Научить человека, произвести в нем нравственный переворот может только долгая жизнь, долгий, часто тяжелою ценою приобретаемый опыт, но отнюдь не логика, не эстетика и т. д. Правильное, здоровое мышление выработывается в человеке непомерно долго и стоит неимоверных усилий, упорной, настойчивой борьбы. Поверив же на слово г. Зубовскому, подумаешь, что стоит только взять его книгу, выучить ее от доски до доски наизусть — и будешь умен, будешь правильно мыслить. Все это происходит от того, что господа сочинители логик непременно хотят, чтобы наука их была полезною наукою, а уж под пользою бог знает чего не разумеют они! Конечно, если смотреть на логику, как на науку, имеющую предметом открытие критериума достоверности, то она, несомненно, будет иметь свое практическое приложение, но эта-то, можно сказать, главная задача логики именно и ускользает от исследований близоруких ее атлетов, и наука поневоле делается сборником разных пустых формальностей и умственных гимнастических упражнений.
Посмотрим, однако же, каким образом г. Зубовский учит мыслить своих читателей.

#### [ИЗВЛЕЧЁННЫЙ МАТЕРИАЛ]
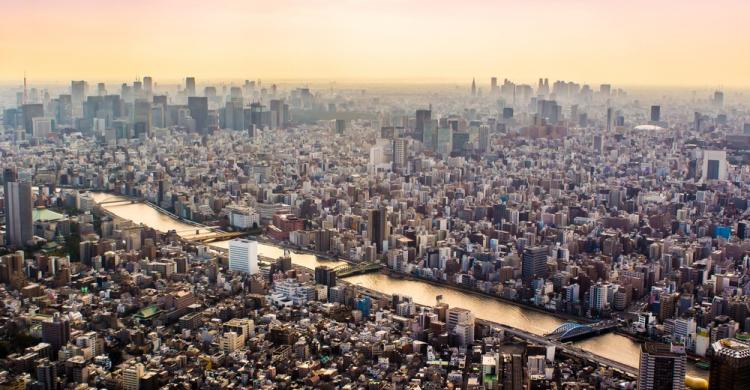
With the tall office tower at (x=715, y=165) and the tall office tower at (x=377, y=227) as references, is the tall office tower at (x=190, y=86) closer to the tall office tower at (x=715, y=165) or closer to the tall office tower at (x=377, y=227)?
the tall office tower at (x=377, y=227)

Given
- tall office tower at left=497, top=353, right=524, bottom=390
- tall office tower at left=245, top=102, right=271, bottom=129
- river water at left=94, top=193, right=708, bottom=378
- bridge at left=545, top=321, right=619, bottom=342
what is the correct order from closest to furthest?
tall office tower at left=497, top=353, right=524, bottom=390, river water at left=94, top=193, right=708, bottom=378, bridge at left=545, top=321, right=619, bottom=342, tall office tower at left=245, top=102, right=271, bottom=129

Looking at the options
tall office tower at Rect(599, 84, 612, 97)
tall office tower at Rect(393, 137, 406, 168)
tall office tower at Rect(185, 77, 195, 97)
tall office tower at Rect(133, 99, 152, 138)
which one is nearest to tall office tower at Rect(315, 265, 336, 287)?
tall office tower at Rect(185, 77, 195, 97)

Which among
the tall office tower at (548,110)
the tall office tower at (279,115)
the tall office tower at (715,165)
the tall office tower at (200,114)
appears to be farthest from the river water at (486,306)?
the tall office tower at (548,110)

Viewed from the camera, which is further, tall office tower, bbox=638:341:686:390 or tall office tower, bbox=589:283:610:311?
tall office tower, bbox=589:283:610:311

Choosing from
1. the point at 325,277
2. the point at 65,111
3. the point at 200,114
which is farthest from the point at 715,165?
the point at 65,111

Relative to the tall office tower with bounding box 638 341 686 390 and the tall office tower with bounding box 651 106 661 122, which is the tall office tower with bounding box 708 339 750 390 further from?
the tall office tower with bounding box 651 106 661 122

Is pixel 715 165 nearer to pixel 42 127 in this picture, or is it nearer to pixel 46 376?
pixel 46 376

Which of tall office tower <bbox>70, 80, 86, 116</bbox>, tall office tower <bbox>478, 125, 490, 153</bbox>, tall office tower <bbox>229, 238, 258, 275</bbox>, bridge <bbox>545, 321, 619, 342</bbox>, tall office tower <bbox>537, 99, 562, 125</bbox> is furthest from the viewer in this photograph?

#### [РАБОЧИЕ ЗАДАНИЯ]
1 > Переведите на английский язык следующее предложение из отрывка о логике: «Правильное, здоровое мышление выработывается в человеке непомерно долго и стоит неимоверных усилий, упорной, настойчивой борьбы».
2 > Продолжите отрывок о книге г. Зубовского по логике, начав сразу после его последнего предложения.

#### [ВАШИ ОТВЕТЫ]
1 > Correct, sound thinking takes an inordinately long time to develop in a person and costs enormous effort, a stubborn, persistent struggle.

2 >
Издавна, со времен Аристотеля, основателя формальной логики, последователи его признают одну только форму мышления — форму силлогизма. Что же такое силлогизм? Силлогистическая форма мышления, отвечают все логики, есть нечто иное, как извлечение из одного общего предложения, рассматриваемого как причина, как содержащее, предложения частного, принимаемого как следствие, как содержимое. Оба эти термина соединяются между собою третьим, который представляет их взаимное отношение. В самом определении силлогизма видна уже вся его несостоятельность, потому что общее предложение, на котором все зиждется, не может быть ничем другим, как произвольно взятою ипотезою. Вы хотите, например, узнать, смертны ли вы — силлогизм смело отвечает вам: человек смертен, вы человек; след., вы смертны… Каким образом дошел он до сознания, что человек смертен — он и сам не понимает, хоть иногда и чудится ему, будто сквозь сон, что он узнал о смертности человека именно потому, что наверное знает, что и вы смертны, и Иван смертен, и т. д. Спрашивается: какое из двух сравниваемых предложений одно другое доказывает? и что такое самый силлогизм, как не бесконечный, безвыходный круг, в котором общее предложение доказывается частным и потом в свою очередь доказывает частное и т. д.
А угодно ли вам знать, каким образом человек достигает этих непреложных истин, которые ставятся потом в челе силлогизма и составляют основание и жизнь его?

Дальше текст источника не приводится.